Oggigiorno, attraverso l’uso della tecnologia, viene scambiata una mole sempre più elevata di informazioni e ognuno di noi, utilizzando dispositivi e applicazioni, lascio tracce utili alla sua identificazione.
I dati sensibili sono quelle informazioni personali che riguardano la sfera più intima dell’individuo e che, pertanto, necessitano di una speciale protezione.
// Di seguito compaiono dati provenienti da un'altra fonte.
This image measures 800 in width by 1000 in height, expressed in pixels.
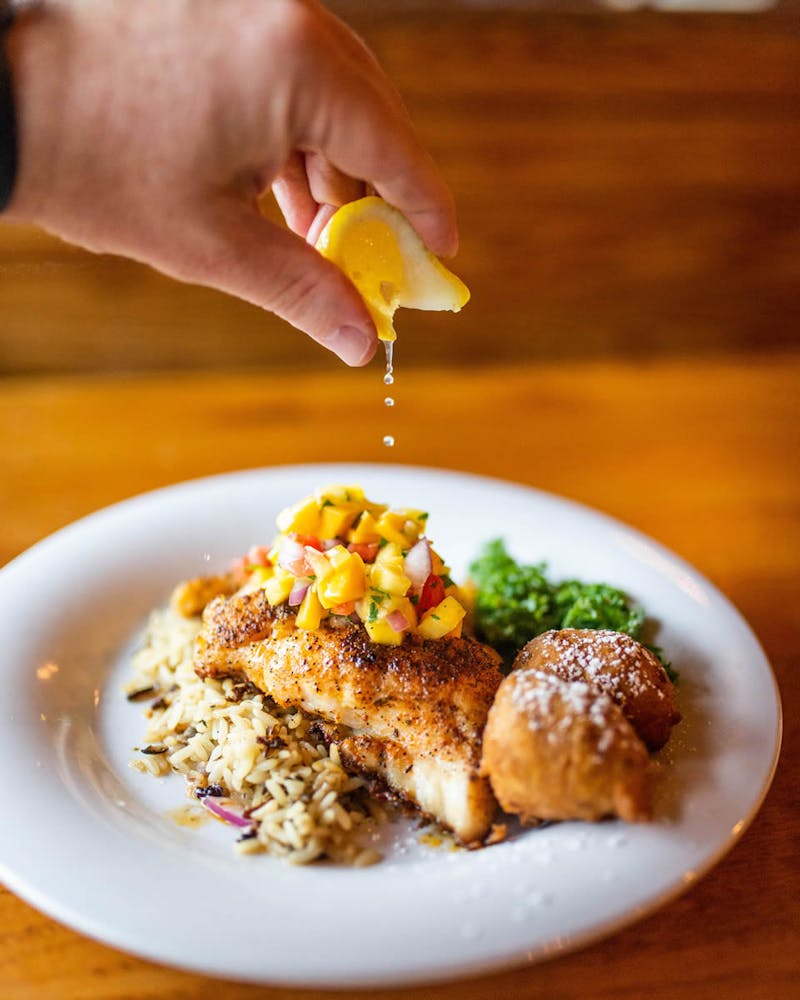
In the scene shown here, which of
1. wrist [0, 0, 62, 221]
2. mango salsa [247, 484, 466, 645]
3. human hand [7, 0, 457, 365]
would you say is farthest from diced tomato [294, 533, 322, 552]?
wrist [0, 0, 62, 221]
Informazioni che possono rivelare non solo le generalità o riferimenti di contatto, ma anche dati familiari, origine etnica, convinzioni religiose o filosofiche, opinioni politiche, adesione a sindacati o associazioni, stato di salute, vita sessuale, ma anche informazioni soggettive come valutazione e opinioni.
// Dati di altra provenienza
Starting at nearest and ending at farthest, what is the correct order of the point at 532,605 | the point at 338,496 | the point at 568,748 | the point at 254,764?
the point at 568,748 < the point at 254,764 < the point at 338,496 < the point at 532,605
La profilazione degli utenti è una grande ricchezza per le aziende, che mirano ad ideare e produrre prodotti e servizi su misura per target di consumatori sempre più specifici.
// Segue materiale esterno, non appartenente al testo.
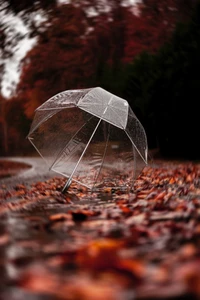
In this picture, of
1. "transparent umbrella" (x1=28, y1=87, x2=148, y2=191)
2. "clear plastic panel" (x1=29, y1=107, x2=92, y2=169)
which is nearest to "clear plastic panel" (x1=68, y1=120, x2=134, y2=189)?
"transparent umbrella" (x1=28, y1=87, x2=148, y2=191)

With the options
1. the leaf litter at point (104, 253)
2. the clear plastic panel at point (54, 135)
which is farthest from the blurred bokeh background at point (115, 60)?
the leaf litter at point (104, 253)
Da uno studio che Google ha commissionato ad Ipsos (società multinazionale di ricerche di mercato e consulenza, fondata nel 1975), intitolato “Privacy by Design: Exceding Customer Expectations”, risulta che l’80% degli utenti europei intervistati sono preoccupati per il potenziale uso improprio delle informazioni personali, eppure il 93%, ha fornito alle aziende dati che potrebbero essere ritenuti sensibili (ad esempio nome, indirizzo, informazioni di contatto, dati anagrafici e dati familiari), mentre solo il 3% crede di avere il controllo completo della divulgazione e della rimozione dei propri dati online.
Ma allora, A prescindere dalle preoccupazioni, Cosa spinge le persone ad andare oltre e a decidere di rivelare la propria privacy?
La disponibilità dei consumatori è proporzionale alla relazione che esiste tra il “costo” e il “beneficio”.
Assistiamo, quindi, a una complessa serie di atteggiamenti e comportamenti contraddittori da parte dei consumatori, come ha anche sottolineato Katherine Jameson Armstrong, Head of Qualitative media research presso Ipsos Mori.
Se da un lato i brand costruiscono proposte convincenti per ottenere i dati personali, dall’altra i clienti si assicurano il formidabile vantaggio di accedere a promozioni, offerte e informazioni utili: una best-practice di scambio di valore bidirezionale. Matt Brittin, Presidente di Business and Operation di Google in Emea, ha dichiarato che «La privacy non è più una nice to have: per i clienti è essenziale. I nostri risultati oggi mostrano che le persone sono disposte a condividere i loro dati, a condizione che i brand siano trasparenti sui dati che raccolgono, come vengono utilizzati e qual è il vantaggio per il cliente. Non c’è futuro per la pubblicità digitale senza privacy. È vitale che i brand si adattino a questo panorama in evoluzione, investendo in una migliore misurazione end-to-end, creando uno scambio di valore chiaro e bidirezionale incentrato sui dati di prima parte e abbracciando nuove competenze e partnership».
I dati sensibili sono soggetti, per la loro delicatezza, ad un particolare trattamento giuridico. Dal 10 gennaio 2022 le aziende che hanno sede in Italia o che si rivolgono a utenti con sede in Italia, dovranno adeguarsi alle nuove direttive previste dal GDPR (General Data Protection Regulation).